*DIRECTIONS*
A - In the multi-view KMeans notebook, what probability distribution underlies the generated data?
B - Reproduce the stretch of the multi-view KMeans notebook from "np.random.seed(seed)" through "data[view] = np.vstack(data[view])".
C - Pick up the multi-view vs. single-view KMeans notebook at the point where it stops and carry it on.

Multi-view vs. Single-view KMeans

[1]:
import numpy as np
from numpy.random import multivariate_normal
from mvlearn.cluster.mv_k_means import MultiviewKMeans
from sklearn.cluster import KMeans
from sklearn.metrics import normalized_mutual_info_score as nmi_score
import matplotlib.pyplot as plt
%matplotlib inline
import warnings
warnings.filterwarnings("ignore")
RANDOM_SEED=10

A function to generate 2 views of data for 2 classes

This function takes parameters for means, variances, and number of samples for class and generates data based on those parameters. The underlying probability distribution of the data is a multivariate gaussian distribution.

[2]:
def create_data(seed, vmeans, vvars, num_per_class=500):

    np.random.seed(seed)
    data = [[],[]]

    for view in range(2):
        for comp in range(len(vmeans[0])):
            cov = np.eye(2) * vvars[view][comp]
            comp_samples = np.random.multivariate_normal(vmeans[view][comp], cov, size=num_per_class)
            data[view].append(comp_samples)
    for view in range(2):
        data[view] = np.vstack(data[view])

    labels = list()
    for ind in range(len(vmeans[0])):
        labels.append(ind * np.ones(num_per_class,))

    labels = np.concatenate(labels)

    return data, labels

Creating a function to display data and the results of clustering

The following function plots both views of data given a dataset and corresponding labels.

[3]:
def display_plots(pre_title, data, labels):

    # plot the views
    plt.figure()

*DATASET CONTENT*
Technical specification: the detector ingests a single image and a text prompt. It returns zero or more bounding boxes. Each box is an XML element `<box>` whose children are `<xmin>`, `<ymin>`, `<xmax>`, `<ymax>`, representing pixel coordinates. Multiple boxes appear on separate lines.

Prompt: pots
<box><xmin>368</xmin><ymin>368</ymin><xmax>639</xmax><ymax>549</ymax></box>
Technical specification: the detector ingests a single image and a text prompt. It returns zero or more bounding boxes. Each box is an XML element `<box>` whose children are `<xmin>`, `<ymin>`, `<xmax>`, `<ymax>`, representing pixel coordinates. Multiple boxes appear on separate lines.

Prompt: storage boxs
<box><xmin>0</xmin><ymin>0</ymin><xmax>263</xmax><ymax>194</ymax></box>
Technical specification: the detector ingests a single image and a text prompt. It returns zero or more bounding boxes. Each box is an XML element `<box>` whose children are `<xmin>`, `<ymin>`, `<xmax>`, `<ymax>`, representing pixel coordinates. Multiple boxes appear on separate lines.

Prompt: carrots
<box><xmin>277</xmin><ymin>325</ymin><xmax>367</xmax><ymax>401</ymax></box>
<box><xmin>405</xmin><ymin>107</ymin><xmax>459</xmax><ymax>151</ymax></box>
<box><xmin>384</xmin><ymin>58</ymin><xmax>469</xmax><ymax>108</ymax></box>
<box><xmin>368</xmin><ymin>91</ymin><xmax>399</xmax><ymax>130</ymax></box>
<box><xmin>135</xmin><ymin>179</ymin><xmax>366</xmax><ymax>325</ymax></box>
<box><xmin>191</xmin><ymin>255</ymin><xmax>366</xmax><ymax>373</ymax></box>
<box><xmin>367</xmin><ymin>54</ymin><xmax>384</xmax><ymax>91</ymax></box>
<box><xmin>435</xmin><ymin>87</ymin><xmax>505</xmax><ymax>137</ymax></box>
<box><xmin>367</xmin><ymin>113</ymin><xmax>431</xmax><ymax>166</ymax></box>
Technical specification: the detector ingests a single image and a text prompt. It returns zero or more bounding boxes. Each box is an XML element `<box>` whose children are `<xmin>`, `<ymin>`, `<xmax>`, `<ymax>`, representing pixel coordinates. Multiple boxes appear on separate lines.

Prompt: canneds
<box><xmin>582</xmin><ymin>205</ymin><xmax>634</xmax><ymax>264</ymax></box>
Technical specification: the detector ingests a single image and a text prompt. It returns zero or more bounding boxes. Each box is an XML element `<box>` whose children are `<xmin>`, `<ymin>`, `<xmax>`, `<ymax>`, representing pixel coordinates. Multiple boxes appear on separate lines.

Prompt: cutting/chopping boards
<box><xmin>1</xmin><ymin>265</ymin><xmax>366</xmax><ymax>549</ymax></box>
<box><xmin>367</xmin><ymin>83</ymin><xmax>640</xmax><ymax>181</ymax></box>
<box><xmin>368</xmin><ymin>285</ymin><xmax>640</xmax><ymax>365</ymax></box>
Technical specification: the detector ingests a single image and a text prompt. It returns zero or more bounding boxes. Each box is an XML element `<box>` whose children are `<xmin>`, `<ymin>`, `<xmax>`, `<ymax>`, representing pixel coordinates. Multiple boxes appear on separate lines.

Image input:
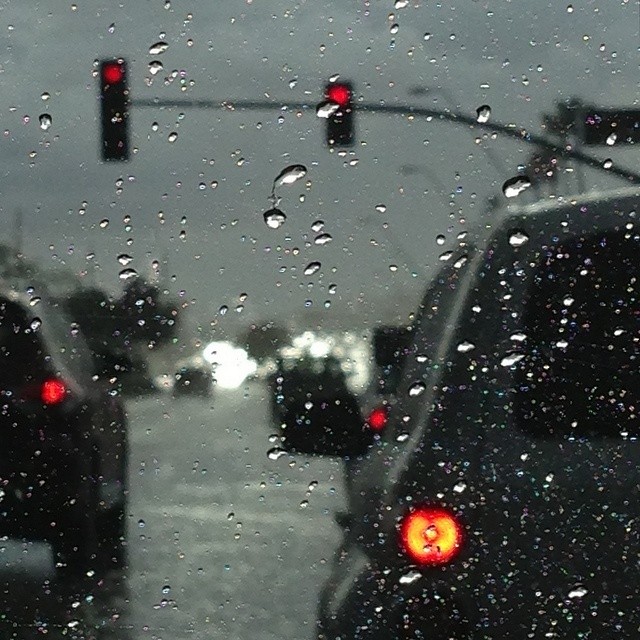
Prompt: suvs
<box><xmin>1</xmin><ymin>277</ymin><xmax>129</xmax><ymax>577</ymax></box>
<box><xmin>271</xmin><ymin>184</ymin><xmax>639</xmax><ymax>640</ymax></box>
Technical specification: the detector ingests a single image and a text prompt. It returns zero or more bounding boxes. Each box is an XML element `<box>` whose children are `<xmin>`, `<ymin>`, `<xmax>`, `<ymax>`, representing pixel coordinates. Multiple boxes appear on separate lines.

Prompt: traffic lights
<box><xmin>95</xmin><ymin>57</ymin><xmax>129</xmax><ymax>160</ymax></box>
<box><xmin>323</xmin><ymin>76</ymin><xmax>357</xmax><ymax>146</ymax></box>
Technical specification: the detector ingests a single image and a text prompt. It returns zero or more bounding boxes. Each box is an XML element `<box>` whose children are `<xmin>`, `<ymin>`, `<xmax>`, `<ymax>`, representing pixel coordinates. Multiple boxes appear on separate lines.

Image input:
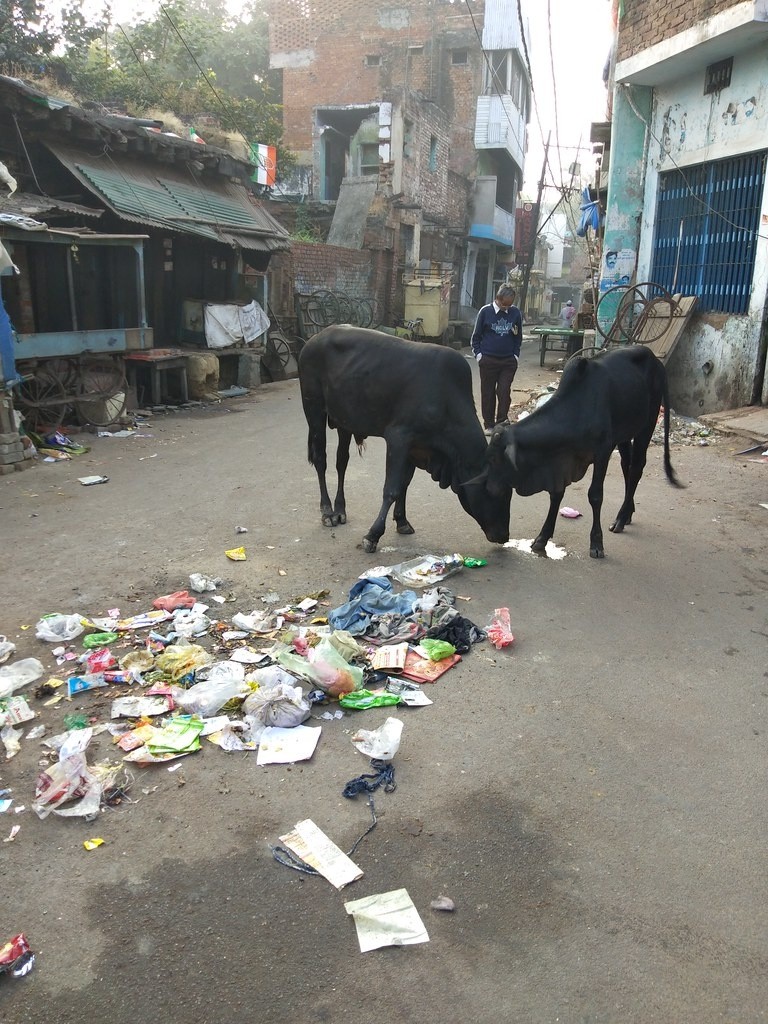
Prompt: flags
<box><xmin>189</xmin><ymin>129</ymin><xmax>277</xmax><ymax>186</ymax></box>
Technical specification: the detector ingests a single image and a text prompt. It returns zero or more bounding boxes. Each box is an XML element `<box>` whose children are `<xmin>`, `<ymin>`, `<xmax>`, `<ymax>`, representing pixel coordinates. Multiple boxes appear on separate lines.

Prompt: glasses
<box><xmin>500</xmin><ymin>300</ymin><xmax>512</xmax><ymax>308</ymax></box>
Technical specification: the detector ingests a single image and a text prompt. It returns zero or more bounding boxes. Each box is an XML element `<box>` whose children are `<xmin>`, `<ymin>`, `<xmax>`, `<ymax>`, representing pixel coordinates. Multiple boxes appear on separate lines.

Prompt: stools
<box><xmin>127</xmin><ymin>355</ymin><xmax>188</xmax><ymax>404</ymax></box>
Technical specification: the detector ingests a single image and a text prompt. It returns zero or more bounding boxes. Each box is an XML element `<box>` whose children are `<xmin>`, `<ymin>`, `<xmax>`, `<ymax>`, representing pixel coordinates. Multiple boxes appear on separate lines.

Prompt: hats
<box><xmin>566</xmin><ymin>300</ymin><xmax>572</xmax><ymax>305</ymax></box>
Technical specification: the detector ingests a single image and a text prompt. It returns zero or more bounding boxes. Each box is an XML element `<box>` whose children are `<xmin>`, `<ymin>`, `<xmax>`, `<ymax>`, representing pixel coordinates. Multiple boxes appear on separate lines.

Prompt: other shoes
<box><xmin>485</xmin><ymin>428</ymin><xmax>494</xmax><ymax>436</ymax></box>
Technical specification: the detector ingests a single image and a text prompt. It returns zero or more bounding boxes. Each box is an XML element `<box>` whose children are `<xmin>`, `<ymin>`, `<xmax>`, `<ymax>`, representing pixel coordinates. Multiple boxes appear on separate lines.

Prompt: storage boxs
<box><xmin>581</xmin><ymin>303</ymin><xmax>594</xmax><ymax>315</ymax></box>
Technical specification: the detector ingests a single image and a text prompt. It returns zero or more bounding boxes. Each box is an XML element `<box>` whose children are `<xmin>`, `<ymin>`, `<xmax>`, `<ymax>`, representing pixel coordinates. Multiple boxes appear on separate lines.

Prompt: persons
<box><xmin>558</xmin><ymin>300</ymin><xmax>575</xmax><ymax>349</ymax></box>
<box><xmin>621</xmin><ymin>275</ymin><xmax>630</xmax><ymax>285</ymax></box>
<box><xmin>605</xmin><ymin>251</ymin><xmax>618</xmax><ymax>270</ymax></box>
<box><xmin>470</xmin><ymin>284</ymin><xmax>522</xmax><ymax>436</ymax></box>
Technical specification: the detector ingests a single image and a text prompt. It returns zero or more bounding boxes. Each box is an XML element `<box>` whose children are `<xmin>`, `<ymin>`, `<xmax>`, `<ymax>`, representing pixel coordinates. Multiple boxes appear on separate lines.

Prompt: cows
<box><xmin>297</xmin><ymin>324</ymin><xmax>686</xmax><ymax>558</ymax></box>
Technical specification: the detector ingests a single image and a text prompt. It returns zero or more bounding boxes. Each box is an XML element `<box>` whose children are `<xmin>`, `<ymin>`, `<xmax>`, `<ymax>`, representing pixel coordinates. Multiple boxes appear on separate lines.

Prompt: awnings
<box><xmin>37</xmin><ymin>134</ymin><xmax>296</xmax><ymax>265</ymax></box>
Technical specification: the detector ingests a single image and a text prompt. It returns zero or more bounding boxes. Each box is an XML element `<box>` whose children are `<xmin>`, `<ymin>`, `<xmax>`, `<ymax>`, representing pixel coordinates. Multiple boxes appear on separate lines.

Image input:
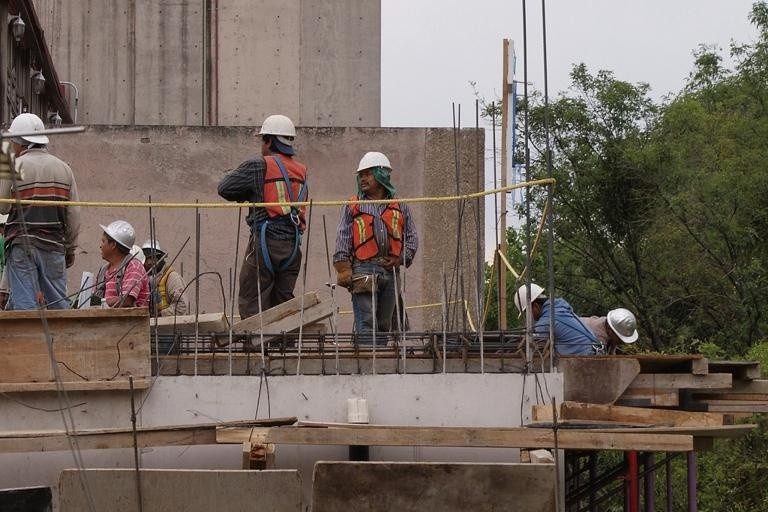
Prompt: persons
<box><xmin>0</xmin><ymin>113</ymin><xmax>79</xmax><ymax>310</ymax></box>
<box><xmin>92</xmin><ymin>220</ymin><xmax>188</xmax><ymax>316</ymax></box>
<box><xmin>215</xmin><ymin>113</ymin><xmax>309</xmax><ymax>327</ymax></box>
<box><xmin>331</xmin><ymin>149</ymin><xmax>418</xmax><ymax>349</ymax></box>
<box><xmin>571</xmin><ymin>307</ymin><xmax>638</xmax><ymax>356</ymax></box>
<box><xmin>512</xmin><ymin>284</ymin><xmax>605</xmax><ymax>362</ymax></box>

*TASK-BY-TASK RESULTS*
A - A multivariate gaussian distribution.

B -
np.random.seed(seed)
    data = [[],[]]

    for view in range(2):
        for comp in range(len(vmeans[0])):
            cov = np.eye(2) * vvars[view][comp]
            comp_samples = np.random.multivariate_normal(vmeans[view][comp], cov, size=num_per_class)
            data[view].append(comp_samples)
    for view in range(2):
        data[view] = np.vstack(data[view])

C -
    fig, ax = plt.subplots(1,2, figsize=(14,5))
    dot_size=10
    ax[0].scatter(data[0][:, 0], data[0][:, 1],c=labels,s=dot_size)
    ax[0].set_title(pre_title + ' View 1')
    ax[0].axes.get_xaxis().set_visible(False)
    ax[0].axes.get_yaxis().set_visible(False)

    ax[1].scatter(data[1][:, 0], data[1][:, 1],c=labels,s=dot_size)
    ax[1].set_title(pre_title + ' View 2')
    ax[1].axes.get_xaxis().set_visible(False)
    ax[1].axes.get_yaxis().set_visible(False)

    plt.show()

Creating a function to perform both single-view and multi-view kmeans clustering

In the following function, we will perform single-view kmeans clustering on the two views separately and on them concatenated together. We also perform multi-view clustering using the multi-view algorithm. We will also compare the performance of multi-view and single-view versions of kmeans clustering. We will evaluate the purity of the resulting clusters from each algorithm with respect to the class labels using the normalized mutual information metric.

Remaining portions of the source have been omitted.